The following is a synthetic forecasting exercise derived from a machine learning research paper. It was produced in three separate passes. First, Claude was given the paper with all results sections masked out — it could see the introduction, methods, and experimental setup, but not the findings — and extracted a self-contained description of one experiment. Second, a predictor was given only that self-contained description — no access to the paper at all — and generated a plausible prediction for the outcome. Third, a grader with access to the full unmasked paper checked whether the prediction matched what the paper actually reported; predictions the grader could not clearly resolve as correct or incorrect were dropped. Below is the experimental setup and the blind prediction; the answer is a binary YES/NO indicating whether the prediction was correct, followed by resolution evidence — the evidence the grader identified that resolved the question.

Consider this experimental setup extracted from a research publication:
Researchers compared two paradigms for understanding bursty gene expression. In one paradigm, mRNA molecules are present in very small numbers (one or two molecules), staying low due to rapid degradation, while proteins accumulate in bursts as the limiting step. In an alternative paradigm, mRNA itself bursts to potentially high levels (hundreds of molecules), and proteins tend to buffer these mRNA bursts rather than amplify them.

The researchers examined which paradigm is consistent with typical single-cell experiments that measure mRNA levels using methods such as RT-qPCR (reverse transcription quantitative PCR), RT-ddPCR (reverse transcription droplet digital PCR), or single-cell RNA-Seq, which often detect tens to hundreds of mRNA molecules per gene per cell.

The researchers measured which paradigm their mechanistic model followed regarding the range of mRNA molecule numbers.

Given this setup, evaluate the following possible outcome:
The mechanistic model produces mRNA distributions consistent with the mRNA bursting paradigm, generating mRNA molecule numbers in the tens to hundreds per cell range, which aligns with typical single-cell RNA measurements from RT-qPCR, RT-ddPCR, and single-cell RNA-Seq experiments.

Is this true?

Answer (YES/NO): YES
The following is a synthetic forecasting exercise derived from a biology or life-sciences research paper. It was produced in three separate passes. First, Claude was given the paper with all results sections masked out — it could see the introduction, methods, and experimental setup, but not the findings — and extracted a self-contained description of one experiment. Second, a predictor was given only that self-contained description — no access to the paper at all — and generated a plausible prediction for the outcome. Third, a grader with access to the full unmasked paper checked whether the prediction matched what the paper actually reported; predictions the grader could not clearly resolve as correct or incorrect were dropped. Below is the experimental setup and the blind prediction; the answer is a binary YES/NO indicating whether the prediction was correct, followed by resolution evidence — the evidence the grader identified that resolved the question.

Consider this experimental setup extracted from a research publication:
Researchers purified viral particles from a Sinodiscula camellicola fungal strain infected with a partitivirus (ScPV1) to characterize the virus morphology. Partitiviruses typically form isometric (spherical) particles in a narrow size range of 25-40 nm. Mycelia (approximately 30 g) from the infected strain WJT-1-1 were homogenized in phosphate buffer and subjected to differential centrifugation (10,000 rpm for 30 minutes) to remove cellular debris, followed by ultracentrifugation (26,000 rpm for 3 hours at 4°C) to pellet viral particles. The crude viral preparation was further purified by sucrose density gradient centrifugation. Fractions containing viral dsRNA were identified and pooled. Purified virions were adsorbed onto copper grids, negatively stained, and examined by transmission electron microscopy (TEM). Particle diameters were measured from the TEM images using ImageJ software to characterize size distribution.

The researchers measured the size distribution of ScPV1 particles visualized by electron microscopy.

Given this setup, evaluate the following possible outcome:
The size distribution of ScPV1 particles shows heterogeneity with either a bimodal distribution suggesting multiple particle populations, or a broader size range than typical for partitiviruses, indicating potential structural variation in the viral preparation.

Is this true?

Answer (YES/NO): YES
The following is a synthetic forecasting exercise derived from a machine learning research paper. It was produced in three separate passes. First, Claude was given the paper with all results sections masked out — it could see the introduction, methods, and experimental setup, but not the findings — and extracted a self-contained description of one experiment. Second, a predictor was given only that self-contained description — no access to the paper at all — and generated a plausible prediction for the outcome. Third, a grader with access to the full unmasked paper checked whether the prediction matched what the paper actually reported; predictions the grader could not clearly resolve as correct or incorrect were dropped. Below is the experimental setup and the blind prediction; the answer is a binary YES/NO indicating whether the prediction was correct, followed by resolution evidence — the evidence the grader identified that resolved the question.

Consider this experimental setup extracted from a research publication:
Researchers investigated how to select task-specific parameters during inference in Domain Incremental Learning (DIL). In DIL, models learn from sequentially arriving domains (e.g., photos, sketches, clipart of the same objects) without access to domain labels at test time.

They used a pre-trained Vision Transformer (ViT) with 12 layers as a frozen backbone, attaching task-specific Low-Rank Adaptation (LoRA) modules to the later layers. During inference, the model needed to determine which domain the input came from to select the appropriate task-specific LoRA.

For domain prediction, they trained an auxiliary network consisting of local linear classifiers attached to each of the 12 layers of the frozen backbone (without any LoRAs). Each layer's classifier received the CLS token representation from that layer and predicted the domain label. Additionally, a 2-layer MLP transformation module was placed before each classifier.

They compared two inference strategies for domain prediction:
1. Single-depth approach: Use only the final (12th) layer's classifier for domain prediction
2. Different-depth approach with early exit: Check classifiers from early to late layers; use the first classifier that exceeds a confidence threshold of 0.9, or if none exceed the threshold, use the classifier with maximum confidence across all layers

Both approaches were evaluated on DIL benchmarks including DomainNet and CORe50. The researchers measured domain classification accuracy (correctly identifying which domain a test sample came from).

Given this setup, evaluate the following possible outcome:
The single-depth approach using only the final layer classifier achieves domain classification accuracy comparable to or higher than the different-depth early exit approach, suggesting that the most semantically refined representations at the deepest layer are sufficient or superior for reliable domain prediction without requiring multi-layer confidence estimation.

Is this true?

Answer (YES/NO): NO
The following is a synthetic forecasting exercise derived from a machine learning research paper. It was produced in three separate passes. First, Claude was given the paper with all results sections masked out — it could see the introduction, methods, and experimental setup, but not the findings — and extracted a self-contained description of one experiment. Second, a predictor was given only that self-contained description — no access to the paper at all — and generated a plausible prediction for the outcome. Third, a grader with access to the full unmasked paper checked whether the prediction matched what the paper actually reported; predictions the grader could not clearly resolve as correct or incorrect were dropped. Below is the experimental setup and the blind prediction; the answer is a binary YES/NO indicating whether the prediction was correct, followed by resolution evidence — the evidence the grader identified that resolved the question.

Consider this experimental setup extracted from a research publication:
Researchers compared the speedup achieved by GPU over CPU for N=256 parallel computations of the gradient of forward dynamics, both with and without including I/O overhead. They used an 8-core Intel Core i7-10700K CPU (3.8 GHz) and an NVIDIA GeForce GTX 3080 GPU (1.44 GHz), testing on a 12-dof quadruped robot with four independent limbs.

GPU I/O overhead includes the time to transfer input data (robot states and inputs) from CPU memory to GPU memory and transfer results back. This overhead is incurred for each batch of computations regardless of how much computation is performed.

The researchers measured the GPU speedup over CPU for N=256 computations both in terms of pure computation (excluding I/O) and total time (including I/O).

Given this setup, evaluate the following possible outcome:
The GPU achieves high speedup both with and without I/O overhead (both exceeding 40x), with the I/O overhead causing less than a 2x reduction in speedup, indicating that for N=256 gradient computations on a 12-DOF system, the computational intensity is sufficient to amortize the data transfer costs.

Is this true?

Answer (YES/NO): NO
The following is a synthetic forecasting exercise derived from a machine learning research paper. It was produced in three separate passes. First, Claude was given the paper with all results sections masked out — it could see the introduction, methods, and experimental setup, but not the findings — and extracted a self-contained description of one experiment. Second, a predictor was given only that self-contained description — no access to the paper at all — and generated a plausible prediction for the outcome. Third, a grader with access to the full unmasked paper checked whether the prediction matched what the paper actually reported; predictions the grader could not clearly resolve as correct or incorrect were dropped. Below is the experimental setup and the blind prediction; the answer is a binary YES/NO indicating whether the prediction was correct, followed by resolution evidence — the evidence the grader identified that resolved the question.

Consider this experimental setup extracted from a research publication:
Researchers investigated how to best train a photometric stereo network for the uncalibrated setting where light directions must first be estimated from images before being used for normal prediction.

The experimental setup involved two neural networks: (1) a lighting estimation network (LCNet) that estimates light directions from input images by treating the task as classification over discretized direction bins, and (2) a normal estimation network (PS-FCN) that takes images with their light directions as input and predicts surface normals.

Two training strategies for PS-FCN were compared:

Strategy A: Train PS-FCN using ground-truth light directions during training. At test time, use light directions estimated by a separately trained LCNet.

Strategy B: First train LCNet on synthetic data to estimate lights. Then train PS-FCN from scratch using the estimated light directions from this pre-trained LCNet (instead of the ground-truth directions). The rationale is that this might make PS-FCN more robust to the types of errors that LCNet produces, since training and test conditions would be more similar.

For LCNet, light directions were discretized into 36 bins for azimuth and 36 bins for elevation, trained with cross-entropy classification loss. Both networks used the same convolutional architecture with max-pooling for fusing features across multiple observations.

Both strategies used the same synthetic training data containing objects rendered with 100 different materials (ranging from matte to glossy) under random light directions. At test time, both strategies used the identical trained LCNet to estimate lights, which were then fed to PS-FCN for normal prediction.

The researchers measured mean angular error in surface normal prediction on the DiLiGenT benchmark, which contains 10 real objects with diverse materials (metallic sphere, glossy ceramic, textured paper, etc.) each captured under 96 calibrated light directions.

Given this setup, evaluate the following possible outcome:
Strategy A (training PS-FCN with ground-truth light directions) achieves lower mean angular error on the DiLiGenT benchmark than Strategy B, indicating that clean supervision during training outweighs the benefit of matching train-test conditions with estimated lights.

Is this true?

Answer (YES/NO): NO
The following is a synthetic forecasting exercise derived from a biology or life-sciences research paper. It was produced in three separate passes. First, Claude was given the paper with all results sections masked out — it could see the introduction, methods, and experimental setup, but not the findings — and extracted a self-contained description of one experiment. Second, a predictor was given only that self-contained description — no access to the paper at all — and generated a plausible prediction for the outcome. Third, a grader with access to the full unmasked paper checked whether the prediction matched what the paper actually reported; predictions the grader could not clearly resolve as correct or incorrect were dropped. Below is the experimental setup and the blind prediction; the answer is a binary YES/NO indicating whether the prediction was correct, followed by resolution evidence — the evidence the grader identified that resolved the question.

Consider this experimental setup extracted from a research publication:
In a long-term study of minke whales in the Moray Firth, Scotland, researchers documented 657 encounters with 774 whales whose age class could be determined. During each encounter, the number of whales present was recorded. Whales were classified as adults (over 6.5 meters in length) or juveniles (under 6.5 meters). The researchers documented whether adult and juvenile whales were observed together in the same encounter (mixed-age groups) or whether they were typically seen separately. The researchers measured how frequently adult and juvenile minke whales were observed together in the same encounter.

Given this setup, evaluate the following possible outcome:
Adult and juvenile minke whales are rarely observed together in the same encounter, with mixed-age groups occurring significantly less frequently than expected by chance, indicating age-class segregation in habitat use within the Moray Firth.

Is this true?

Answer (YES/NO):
---*---
(Directions for this task):
Scan the entries above, and wherever a line holds the string "final", copy it.

(Task result):
1. Single-depth approach: Use only the final (12th) layer's classifier for domain prediction
The single-depth approach using only the final layer classifier achieves domain classification accuracy comparable to or higher than the different-depth early exit approach, suggesting that the most semantically refined representations at the deepest layer are sufficient or superior for reliable domain prediction without requiring multi-layer confidence estimation.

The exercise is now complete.